* _The task_: To answer, print the line containing "order: Artiodactyla" and each line after it in the listing below, exactly as they stand.

* _Task data_:
:::::

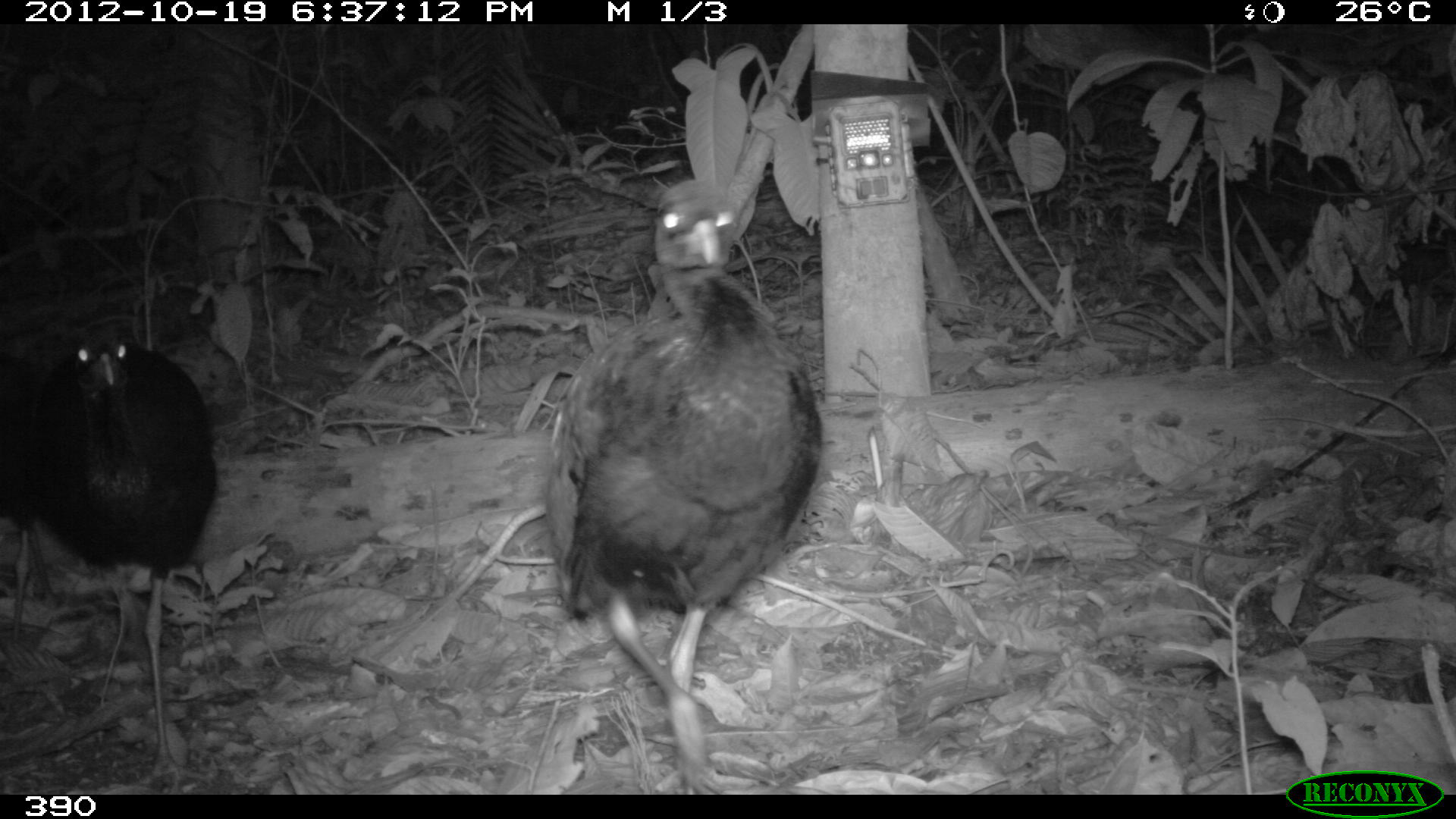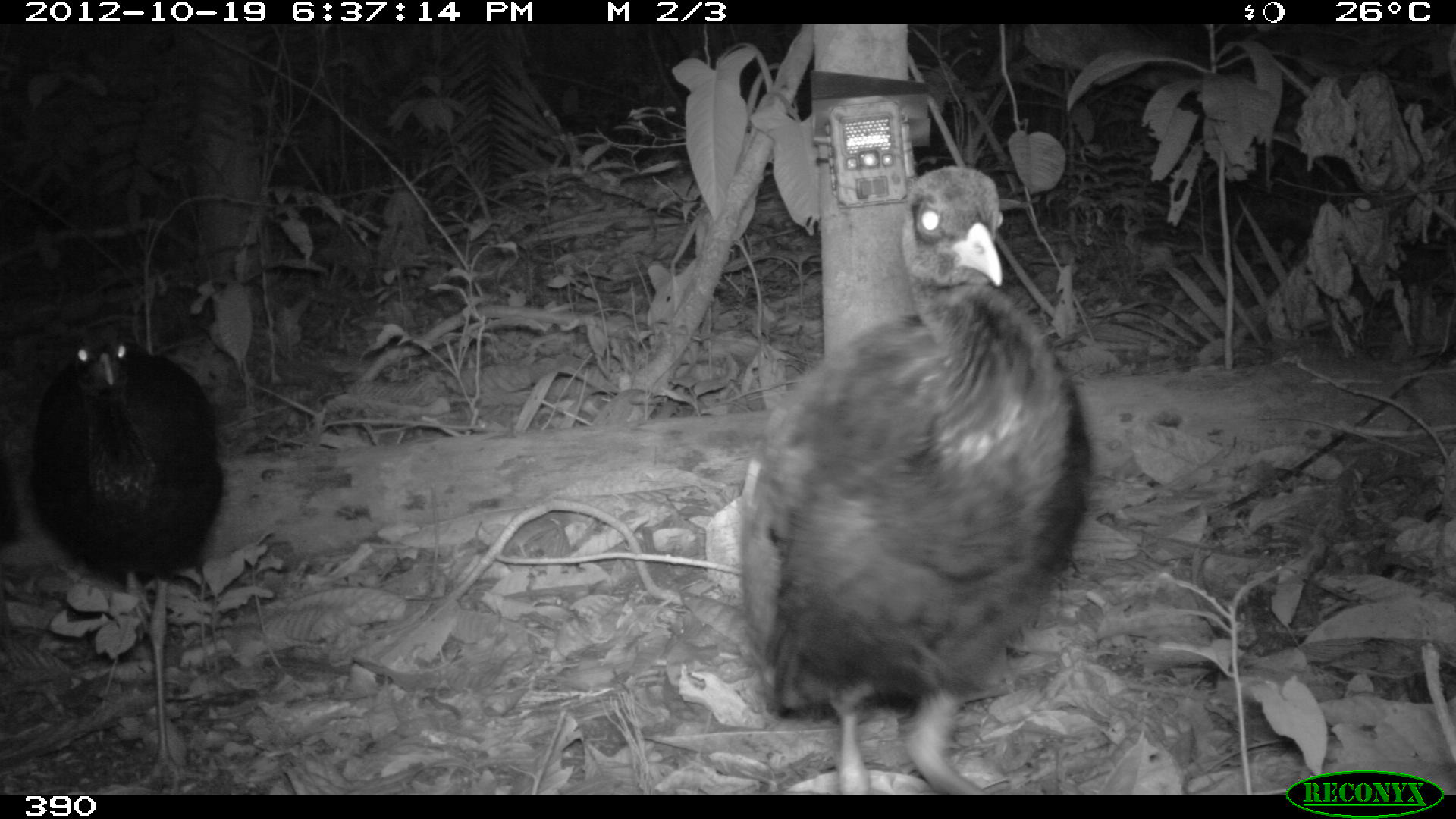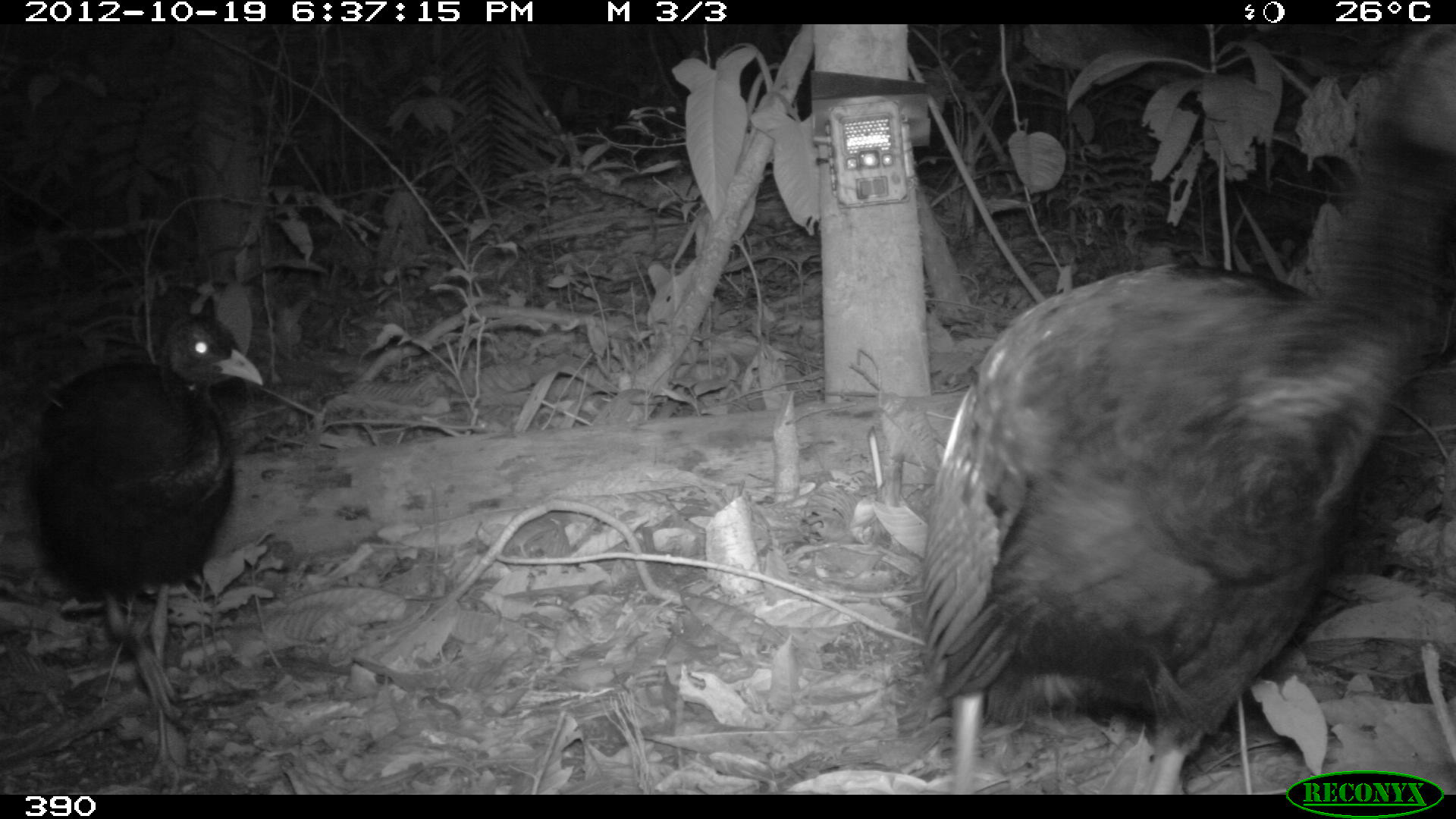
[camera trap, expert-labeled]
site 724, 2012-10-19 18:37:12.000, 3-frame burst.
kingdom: Animalia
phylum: Chordata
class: Aves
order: Gruiformes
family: Psophiidae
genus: Psophia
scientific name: Psophia leucoptera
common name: pale-winged trumpeter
Psophia leucoptera (pale-winged trumpeter).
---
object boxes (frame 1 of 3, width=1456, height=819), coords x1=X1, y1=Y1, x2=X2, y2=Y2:
psophia leucoptera: x1=544, y1=181, x2=824, y2=795; x1=40, y1=319, x2=221, y2=792; x1=0, y1=352, x2=42, y2=647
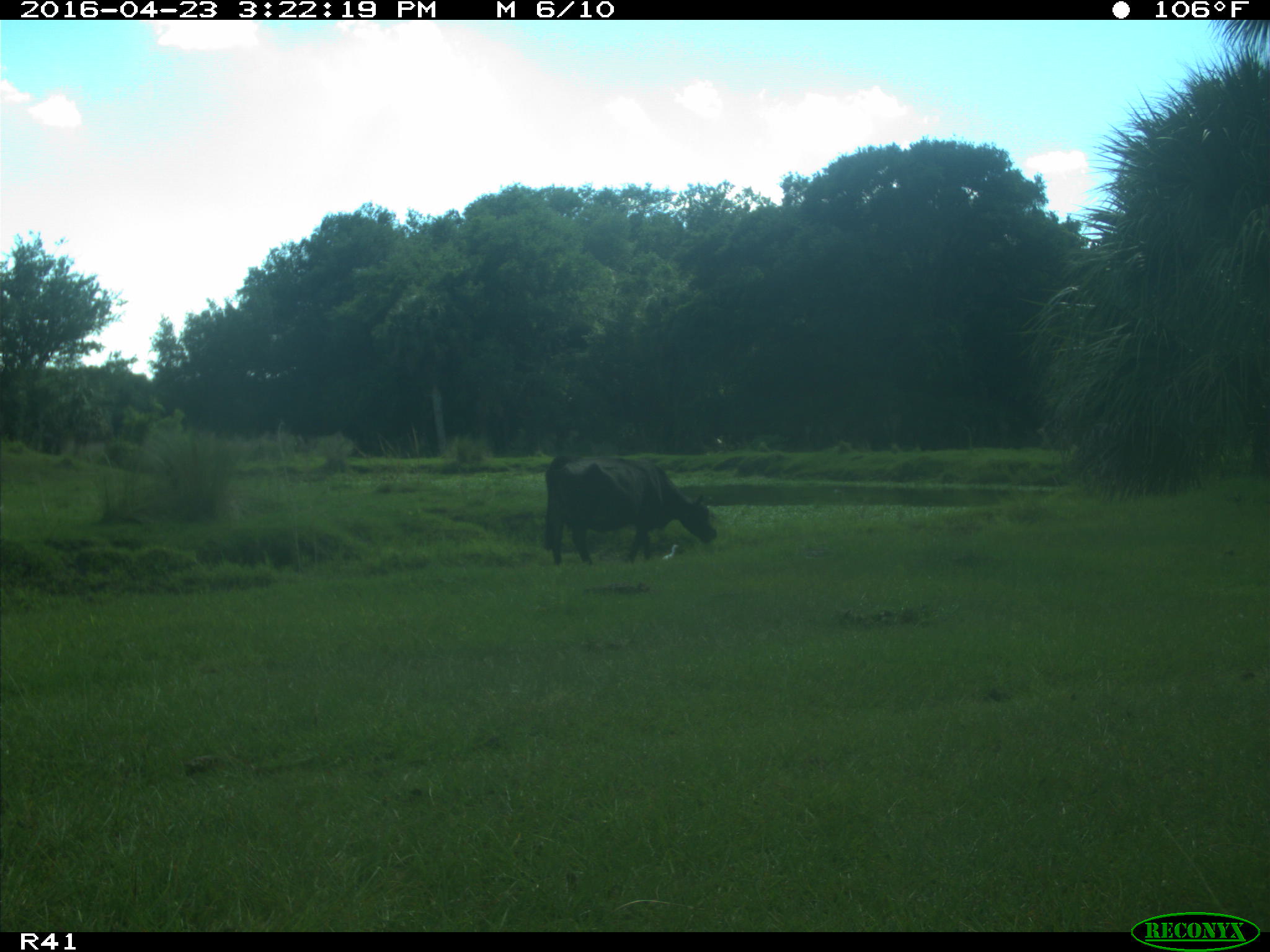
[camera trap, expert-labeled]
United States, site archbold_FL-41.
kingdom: Animalia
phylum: Chordata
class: Mammalia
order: Artiodactyla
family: Bovidae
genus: Bos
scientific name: Bos taurus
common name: domestic cow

:::::

* _Answer area_:
order: Artiodactyla
family: Bovidae
genus: Bos
scientific name: Bos taurus
common name: domestic cow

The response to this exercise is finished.